**COMPLETE THE FOLLOWING:**
(A) Answer these questions using the pandas filtering guide, putting each answer on its own line with the same mark:
(i) What does the filter() method filter instead of rows by value?
(ii) Which error results from using Python's and/or keywords in place of &/|?
(iii) What alias does pandas provide for isna()?
(B) For each statement below, say yes or no according to the pandas filtering guide, and quote the deciding words from that guide.
(i) The filter() method filters rows by their values.
(ii) Searching across all columns runs faster than targeting a specific column.
(iii) Each condition in a multi-column filter should be wrapped in parentheses.
(C) Resume the pandas filtering guide, starting right after its last sentence.
----- SOURCE TEXT
Select Columns with filter()
The filter() method selects columns (or rows) by name patterns. It does not filter rows by value -- instead, it filters column labels.
# Select columns that contain "er"
df.filter(like='er', axis=1)
# Returns: customer, order_id columns
# Select columns matching a regex
df.filter(regex=r'^(product|amount)$', axis=1)
# Select specific columns by name
df.filter(items=['customer', 'amount', 'region'])This is useful when you want to select columns from a wide DataFrame without listing each column name individually.
Multi-Column Filtering with &, |, ~
Complex real-world filters usually involve multiple columns. Use & (AND), | (OR), and ~ (NOT) operators. Always wrap each condition in parentheses.
# Completed orders over $500 from East or North regions
result = df[
(df['status'] == 'completed') &
(df['amount'] > 500) &
(df['region'].isin(['East', 'North']))
]
print(result)# Orders that are either high-value OR from a specific customer
result = df[
(df['amount'] > 1000) | (df['customer'] == 'Bob')
]
print(result)A common mistake is using Python's and/or keywords instead of &/|. Python's and/or evaluate entire Series as a single boolean, which raises a ValueError. Always use the bitwise operators with parentheses.
# WRONG - raises ValueError
# df[df['amount'] > 500 and df['region'] == 'East']
# CORRECT
df[(df['amount'] > 500) & (df['region'] == 'East')]Filtering Missing Values with isna() and notna()
Missing data is common in real datasets. Pandas provides isna() (alias isnull()) and notna() (alias notnull()) to filter based on missing values.
# Rows where customer is missing
missing_customer = df[df['customer'].isna()]
print(missing_customer)
# Rows where customer is NOT missing
valid_customer = df[df['customer'].notna()]
print(valid_customer)You can combine missing value checks with other conditions:
# Completed orders with a known customer
result = df[(df['customer'].notna()) & (df['status'] == 'completed')]
print(result)For strategies on handling missing data beyond filtering, see our pandas missing values guide and pandas fillna guide.
Searching Across All Columns
Sometimes you need to find a value that could appear in any column of the DataFrame, not just one specific column.
# Find rows where any column equals "Laptop"
rows_with_laptop = df[df.eq('Laptop').any(axis=1)]
print(rows_with_laptop)For string search across all string columns:
# Search for "East" in any column
mask = df.apply(lambda col: col.astype(str).str.contains('East', na=False))
df[mask.any(axis=1)]This approach is slower than targeting a specific column, so use it only when you genuinely don't know which column contains the value.
----------
----- MATERIAL PROVIDED
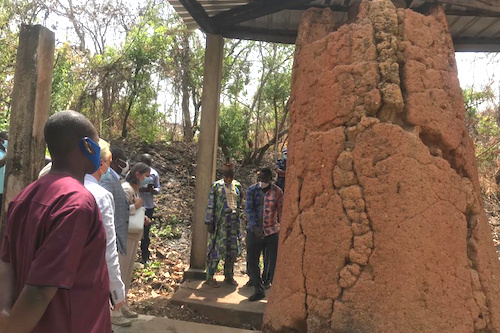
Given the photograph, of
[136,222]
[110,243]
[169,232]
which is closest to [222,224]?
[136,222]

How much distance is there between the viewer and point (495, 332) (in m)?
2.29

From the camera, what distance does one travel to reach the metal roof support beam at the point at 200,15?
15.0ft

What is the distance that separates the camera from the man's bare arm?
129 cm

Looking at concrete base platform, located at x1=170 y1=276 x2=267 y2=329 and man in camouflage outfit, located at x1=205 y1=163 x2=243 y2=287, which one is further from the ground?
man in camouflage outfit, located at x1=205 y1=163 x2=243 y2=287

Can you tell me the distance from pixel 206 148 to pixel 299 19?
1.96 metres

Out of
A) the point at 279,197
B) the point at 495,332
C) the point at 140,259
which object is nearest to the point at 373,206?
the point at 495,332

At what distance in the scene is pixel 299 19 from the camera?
----------
----- MATERIAL PROVIDED
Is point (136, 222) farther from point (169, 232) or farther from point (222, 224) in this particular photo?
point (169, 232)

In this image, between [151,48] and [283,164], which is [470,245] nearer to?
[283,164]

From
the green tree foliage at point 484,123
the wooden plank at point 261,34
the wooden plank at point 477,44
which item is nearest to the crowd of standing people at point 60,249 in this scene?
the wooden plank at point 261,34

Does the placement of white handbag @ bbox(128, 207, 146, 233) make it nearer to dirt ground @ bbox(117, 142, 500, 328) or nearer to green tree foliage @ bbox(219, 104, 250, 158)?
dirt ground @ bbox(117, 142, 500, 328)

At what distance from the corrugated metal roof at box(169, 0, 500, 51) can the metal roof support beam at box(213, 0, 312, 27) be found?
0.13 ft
----------
**RESPONSES FOR EACH TASK:**
(A)
(i) Column labels.
(ii) A ValueError.
(iii) isnull().

(B)
(i) No: "It does not filter rows by value -- instead, it filters column labels."
(ii) No: "This approach is slower than targeting a specific column"
(iii) Yes: "Always wrap each condition in parentheses."

(C)
Method Comparison Table
| Method | Best For | Modifies Shape | Supports Regex | Relative Speed |
|---|---|---|---|---|
| Boolean indexing | Simple conditions on any dtype | Yes (fewer rows) | No | Fast |
isin() | Matching against a list of values | Yes | No | Fast |
query() | Multi-condition filters, readability | Yes | No | Fastest (large data) |
str.contains() | Substring/regex search in text | Yes | Yes | Medium |
where() | Preserve shape, replace non-matches | No (same shape) | No | Medium |
loc[] | Row filter + column selection | Yes | No | Fast |
filter() | Select columns by name pattern | Yes (fewer columns) | Yes | Fast |
isna() / notna() | Missing value detection | Yes | No | Fast |
Choose query() for large DataFrames with complex numeric conditions. Use str.contains() when working with text patterns. Use loc[] when you need to filter rows and select columns simultaneously.
Performance Benchmarks
Different methods have different performance characteristics, especially on large datasets. Here is a benchmark on a DataFrame with 2 million rows:
import time
# Create a large DataFrame
np.random.seed(42)
n = 2_000_000
df_large = pd.DataFrame({
'id': range(n),
'value': np.random.randint(0, 10000, n),
'category': np.random.choice(['A', 'B', 'C', 'D', 'E'], n),
'text': np.random.choice(['alpha', 'beta', 'gamma', 'delta', 'epsilon'], n),
'score': np.random.random(n)
})
# Boolean indexing
start = time.time()
_ = df_large[df_large['value'] > 5000]
t_bool = time.time() - start
# query()
start = time.time()
_ = df_large.query('value > 5000')
t_query = time.time() - start
# isin()
start = time.time()
_ = df_large[df_large['category'].isin(['A', 'B'])]
t_isin = time.time() - start
# str.contains()
start = time.time()
_ = df_large[df_large['text'].str.contains('alp', na=False)]
t_str = time.time() - start
# loc[]
start = time.time()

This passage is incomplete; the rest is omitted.